>> Start Text section

Havergal Brian (born William Brian; 29 January 187628 November 1972) was an English composer. He is best known for having composed 32 symphonies (an unusually high total for a 20th-century composer), most of them late in his life. His best-known work is his Symphony No. 1, The Gothic, which calls for some of the largest orchestral forces demanded by a conventionally structured concert work. He also composed five operas and a number of other orchestral works, as well as songs, choral music and a small amount of chamber music. Brian enjoyed a period of popularity earlier in his career and rediscovery in the 1950s, but public performances of his music have remained rare and he has been described as a cult composer. He continued to be extremely productive late into his career, composing large works even into his nineties, most of which remained unperformed during his lifetime.

Life

Early life
William Brian (he adopted the name "Havergal" from a family of hymn-writers, of whom Frances Ridley Havergal was most prominent) was from the Potteries district of Staffordshire. He was born in Dresden, a suburb of Longton, one of the towns which make up what is now the city of Stoke-on-Trent. He was one of a very small number of composers to originate from the English working class.

>> End Text section

:: To be done ::
Reproduce, word for word, the stretch of the Havergal Brian text from "Havergal Brian (born" through "during his lifetime.". The material after this point stands apart from the text on Havergal Brian.

>> Start Supplied data

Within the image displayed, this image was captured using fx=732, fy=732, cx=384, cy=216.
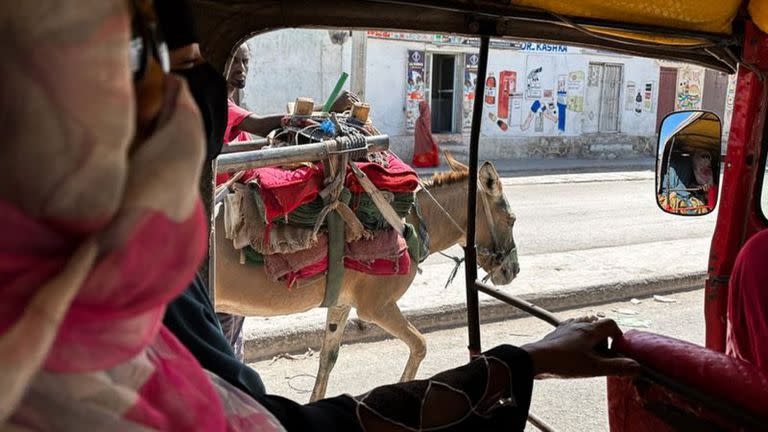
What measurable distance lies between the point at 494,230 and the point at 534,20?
3711 millimetres

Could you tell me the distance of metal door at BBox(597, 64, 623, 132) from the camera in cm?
1997

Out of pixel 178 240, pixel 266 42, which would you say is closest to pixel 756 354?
pixel 178 240

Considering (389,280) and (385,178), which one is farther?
(389,280)

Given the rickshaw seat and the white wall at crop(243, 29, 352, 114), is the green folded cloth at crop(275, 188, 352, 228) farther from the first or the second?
the white wall at crop(243, 29, 352, 114)

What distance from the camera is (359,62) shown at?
1644 cm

>> End Supplied data

:: Output ::
Havergal Brian (born William Brian; 29 January 187628 November 1972) was an English composer. He is best known for having composed 32 symphonies (an unusually high total for a 20th-century composer), most of them late in his life. His best-known work is his Symphony No. 1, The Gothic, which calls for some of the largest orchestral forces demanded by a conventionally structured concert work. He also composed five operas and a number of other orchestral works, as well as songs, choral music and a small amount of chamber music. Brian enjoyed a period of popularity earlier in his career and rediscovery in the 1950s, but public performances of his music have remained rare and he has been described as a cult composer. He continued to be extremely productive late into his career, composing large works even into his nineties, most of which remained unperformed during his lifetime.